EXTRACT PROVIDED:
►

Once autoreactive Scurfy T cells reach the periphery, they are intrinsically hyperresponsive to antigenic stimulation. Circulating Scurfy T cells overproduce cytokines and have an activated phenotype, expressing CD44, CD69, CD25, CD80, and CD86 (10, 11). Zahorsky-Reeves and Wilkinson (14) have shown that Scurfy T cells require antigenic stimulation to confer the Scurfy phenotype. These authors introduced the Scurfy mutation onto a transgenic, Rag1-deficient background in which all of the Scurfy T cells express a T-cell receptor (TCR) for, and respond only to, a specific antigenic determinant in chicken ovalbumin (OVA). Unless exposed to this peptide, these Scurfy/OVA/Rag1 mice are completely disease free, indicating that Scurfy T cells must be triggered by a suitable endogenous or exogenous antigen if they are to cause disease (14). When triggered by anti-TCR stimulation or, presumably, by endogenous antigens, Scurfy CD4+ T cells are hyperresponsive and have a decreased requirement for costimulation through CD28 (11). Thus, stimuli that would normally induce peripheral T-cell tolerance (TCR stimulation in the absence of costimulation) could serve to stimulate the Scurfy T cells. Crucially, the Scurfy phenotype is absent in animals that are mixed chimeras for Scurfy and normal leukocytes (J.E. Wilkinson, personal communication), indicating that Scurfy T cells may be defective in their ability to regulate immune responses, but that their hyperresponsiveness can be suppressed by normal cells. Thus, Scurfy T cells are hyperresponsive to antigenic stimuli, have defective peripheral tolerance, and cannot appropriately downregulate immune responses.

◄

INFORMATION:
►

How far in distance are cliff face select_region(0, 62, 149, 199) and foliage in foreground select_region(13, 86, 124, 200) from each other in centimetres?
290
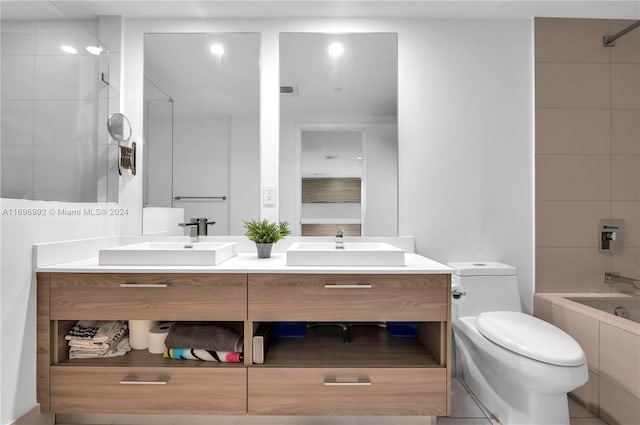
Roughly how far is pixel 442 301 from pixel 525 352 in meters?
0.38

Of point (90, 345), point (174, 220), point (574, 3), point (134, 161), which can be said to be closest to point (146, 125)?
point (134, 161)

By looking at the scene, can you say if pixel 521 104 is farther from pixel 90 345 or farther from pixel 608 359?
pixel 90 345

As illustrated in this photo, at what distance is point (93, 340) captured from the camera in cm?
161

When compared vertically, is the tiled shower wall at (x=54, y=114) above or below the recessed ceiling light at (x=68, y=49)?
below

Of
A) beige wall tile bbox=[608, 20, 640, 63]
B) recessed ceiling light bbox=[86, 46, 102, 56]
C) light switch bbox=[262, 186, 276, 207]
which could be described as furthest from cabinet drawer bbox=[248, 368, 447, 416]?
beige wall tile bbox=[608, 20, 640, 63]

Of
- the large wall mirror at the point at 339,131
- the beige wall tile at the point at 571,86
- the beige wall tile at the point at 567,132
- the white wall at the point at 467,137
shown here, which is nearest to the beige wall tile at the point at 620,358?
the white wall at the point at 467,137

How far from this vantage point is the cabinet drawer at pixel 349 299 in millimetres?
1535

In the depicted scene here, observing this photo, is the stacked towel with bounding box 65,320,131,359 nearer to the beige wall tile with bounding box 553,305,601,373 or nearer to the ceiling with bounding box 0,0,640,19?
the ceiling with bounding box 0,0,640,19

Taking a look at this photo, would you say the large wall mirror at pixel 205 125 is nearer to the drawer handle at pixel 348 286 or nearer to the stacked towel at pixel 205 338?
the stacked towel at pixel 205 338

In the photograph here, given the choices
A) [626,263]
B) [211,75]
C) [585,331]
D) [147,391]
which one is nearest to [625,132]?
[626,263]

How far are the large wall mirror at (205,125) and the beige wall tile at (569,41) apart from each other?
1.68 meters

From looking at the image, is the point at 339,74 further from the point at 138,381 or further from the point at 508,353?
the point at 138,381

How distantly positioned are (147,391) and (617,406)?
2109mm

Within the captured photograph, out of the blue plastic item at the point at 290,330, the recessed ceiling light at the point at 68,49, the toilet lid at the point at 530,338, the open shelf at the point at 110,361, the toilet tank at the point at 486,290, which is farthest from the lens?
the toilet tank at the point at 486,290
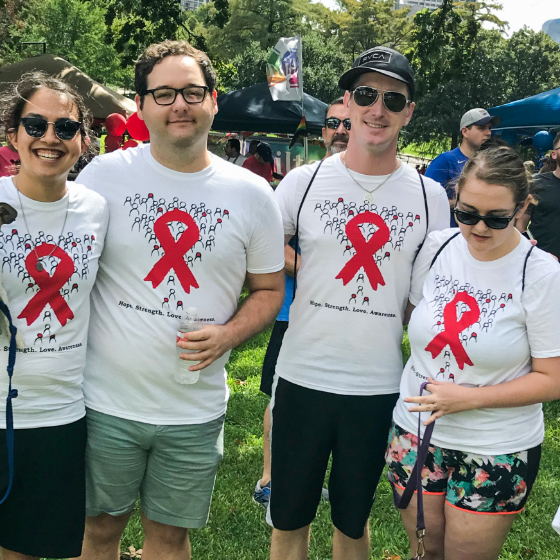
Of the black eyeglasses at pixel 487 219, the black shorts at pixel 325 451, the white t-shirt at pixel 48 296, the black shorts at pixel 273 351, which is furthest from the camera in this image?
the black shorts at pixel 273 351

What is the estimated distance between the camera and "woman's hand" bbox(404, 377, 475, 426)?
2148 millimetres

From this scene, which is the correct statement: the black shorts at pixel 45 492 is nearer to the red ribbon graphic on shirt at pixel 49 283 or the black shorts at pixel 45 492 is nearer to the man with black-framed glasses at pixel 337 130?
the red ribbon graphic on shirt at pixel 49 283

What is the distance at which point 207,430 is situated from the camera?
7.85 ft

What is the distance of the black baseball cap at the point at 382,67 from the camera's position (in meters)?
2.49

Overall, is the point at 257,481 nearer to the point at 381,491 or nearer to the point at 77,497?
the point at 381,491

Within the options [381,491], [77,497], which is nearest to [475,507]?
[77,497]

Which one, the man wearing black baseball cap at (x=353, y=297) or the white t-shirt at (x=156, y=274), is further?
the man wearing black baseball cap at (x=353, y=297)

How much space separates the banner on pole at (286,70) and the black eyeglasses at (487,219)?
25.6ft

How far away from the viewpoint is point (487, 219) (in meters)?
2.19

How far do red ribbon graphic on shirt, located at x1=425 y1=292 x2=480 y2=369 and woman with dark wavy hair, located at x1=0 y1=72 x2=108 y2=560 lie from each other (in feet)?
Answer: 4.09

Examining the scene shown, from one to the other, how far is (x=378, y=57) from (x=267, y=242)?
2.90ft

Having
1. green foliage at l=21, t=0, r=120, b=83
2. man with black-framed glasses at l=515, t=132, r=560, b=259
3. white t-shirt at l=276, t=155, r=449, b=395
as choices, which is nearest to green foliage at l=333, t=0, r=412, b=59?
green foliage at l=21, t=0, r=120, b=83

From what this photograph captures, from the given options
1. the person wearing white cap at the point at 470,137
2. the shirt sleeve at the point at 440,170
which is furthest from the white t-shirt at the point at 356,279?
the person wearing white cap at the point at 470,137

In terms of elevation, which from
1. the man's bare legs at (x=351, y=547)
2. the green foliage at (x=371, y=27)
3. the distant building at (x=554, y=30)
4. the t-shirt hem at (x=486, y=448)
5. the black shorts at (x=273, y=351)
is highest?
the distant building at (x=554, y=30)
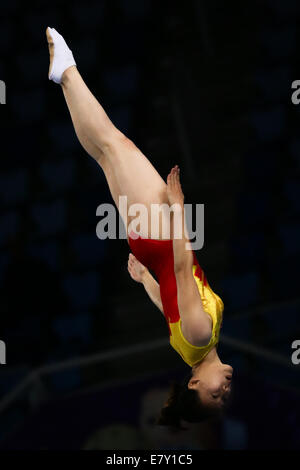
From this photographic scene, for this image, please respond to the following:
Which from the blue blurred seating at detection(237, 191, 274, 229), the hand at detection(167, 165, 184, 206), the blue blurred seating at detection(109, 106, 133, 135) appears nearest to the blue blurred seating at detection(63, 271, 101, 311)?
the blue blurred seating at detection(237, 191, 274, 229)

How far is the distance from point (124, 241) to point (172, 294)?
3.25 meters

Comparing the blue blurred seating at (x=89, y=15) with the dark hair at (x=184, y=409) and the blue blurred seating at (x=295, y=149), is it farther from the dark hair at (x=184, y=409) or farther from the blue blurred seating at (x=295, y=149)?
the dark hair at (x=184, y=409)

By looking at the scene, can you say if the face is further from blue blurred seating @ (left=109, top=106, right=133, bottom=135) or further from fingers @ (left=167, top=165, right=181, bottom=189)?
blue blurred seating @ (left=109, top=106, right=133, bottom=135)

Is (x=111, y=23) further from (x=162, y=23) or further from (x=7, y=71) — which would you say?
(x=7, y=71)

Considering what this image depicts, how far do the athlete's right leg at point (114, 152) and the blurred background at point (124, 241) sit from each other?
170 cm

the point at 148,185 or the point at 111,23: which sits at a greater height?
the point at 111,23

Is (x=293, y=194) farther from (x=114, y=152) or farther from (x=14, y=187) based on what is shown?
(x=114, y=152)

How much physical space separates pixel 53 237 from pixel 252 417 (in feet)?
9.44

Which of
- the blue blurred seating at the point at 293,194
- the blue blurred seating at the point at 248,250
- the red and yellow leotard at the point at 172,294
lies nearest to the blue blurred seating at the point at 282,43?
the blue blurred seating at the point at 293,194

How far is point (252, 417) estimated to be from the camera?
4.18 meters

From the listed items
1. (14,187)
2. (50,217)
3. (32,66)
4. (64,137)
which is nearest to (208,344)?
(50,217)

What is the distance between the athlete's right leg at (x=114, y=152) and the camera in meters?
3.16

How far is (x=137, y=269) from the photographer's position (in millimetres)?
3668
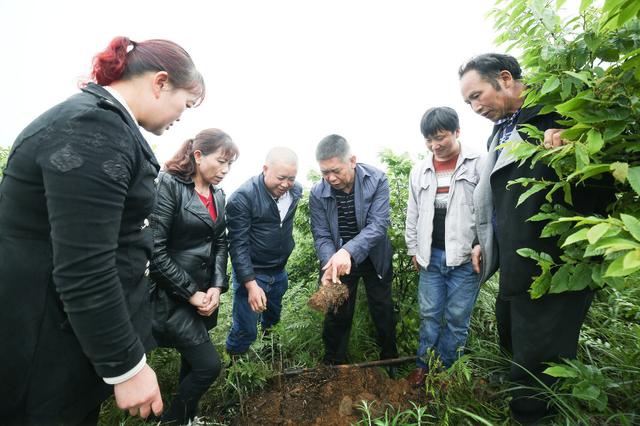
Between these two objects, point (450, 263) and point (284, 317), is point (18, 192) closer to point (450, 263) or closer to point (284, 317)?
point (450, 263)

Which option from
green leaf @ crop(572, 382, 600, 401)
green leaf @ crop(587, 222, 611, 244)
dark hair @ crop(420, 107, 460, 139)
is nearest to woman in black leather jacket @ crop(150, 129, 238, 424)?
dark hair @ crop(420, 107, 460, 139)

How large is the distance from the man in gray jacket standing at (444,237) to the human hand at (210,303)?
75.9 inches

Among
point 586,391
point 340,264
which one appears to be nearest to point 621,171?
point 586,391

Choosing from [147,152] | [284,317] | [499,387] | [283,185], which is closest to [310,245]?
[284,317]

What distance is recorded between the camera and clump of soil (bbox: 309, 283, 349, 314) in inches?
107

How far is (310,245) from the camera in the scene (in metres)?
4.40

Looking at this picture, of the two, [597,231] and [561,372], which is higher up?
[597,231]

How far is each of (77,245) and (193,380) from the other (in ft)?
5.79

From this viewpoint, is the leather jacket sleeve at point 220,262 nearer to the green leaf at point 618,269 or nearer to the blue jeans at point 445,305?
the blue jeans at point 445,305

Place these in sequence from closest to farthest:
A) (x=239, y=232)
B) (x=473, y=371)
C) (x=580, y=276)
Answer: (x=580, y=276) < (x=473, y=371) < (x=239, y=232)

◄

QUESTIONS TO ANSWER:
A: Can you sum up the passage on Scurfy T cells, above the items, in two sentences?
B: Could you go on with the passage on Scurfy T cells, above the items, picking up after its final sentence?

OUTPUTS FOR THE TASKS:
A: Scurfy T cells in the periphery are hyperresponsive, overproduce cytokines, show an activated phenotype, and need less CD28 costimulation, but they cause disease only when triggered by a suitable antigen. Because the Scurfy phenotype is absent in mixed chimeras with normal leukocytes, these cells appear to have defective peripheral tolerance and cannot properly downregulate immune responses, though normal cells can suppress their hyperresponsiveness.

B:
Implications for treatment of XLAAD

Despite the global CD4+ T-cell hyperresponsiveness, Scurfy mice, like children with XLAAD, are afflicted with only specific autoimmune diseases. Based on the requirement for antigenic stimulation, it is likely that the autoimmune diseases that develop in XLAAD do so because of escape in central tolerance to those antigens, exposure to those antigens in the periphery, and ineffective peripheral tolerance to those antigens. It is possible that autoimmune diabetes and thyroiditis develop because the antigens are abundant and accessible, but other mechanisms may also contribute. Antigen expression in the thymus by thymic antigen-presenting cells is one of the mechanisms of central tolerance. For type 1 diabetes mellitus, the IDDM2 susceptibility locus is associated with decreased insulin expression in the thymus (15). An intriguing possibility is that scurfin controls the expression of certain autoantigens in the thymus and that its absence allows cells reactive to those antigens to escape into the periphery, where they expand and cause disease in response to antigen exposure.

The current treatment options for XLAAD are limited to immunosuppressive agents and supportive care, with death usually occurring within the first year of life. Consistent with the decreased sensitivity of Scurfy T cells to cyclosporin A, cyclosporin is often not effective in controlling XLAAD (6, 11). One of the most intriguing observations in the Scurfy mouse is that normal cells can control Scurfy T cells and prevent disease manifestation. Thus, using minimally toxic, nonmyeloablative conditioning regimens followed by transplantation of normal allogeneic stem cells (sometimes termed “mini-transplants”, or “transplant-lite”) (16, 17) to induce mixed chimerism may be an effective treatment strategy for XLAAD. Alternatively, XLAAD may be one of the diseases that respond well to gene therapy, since a small percentage of wild-type T cells may be sufficient to control the disease.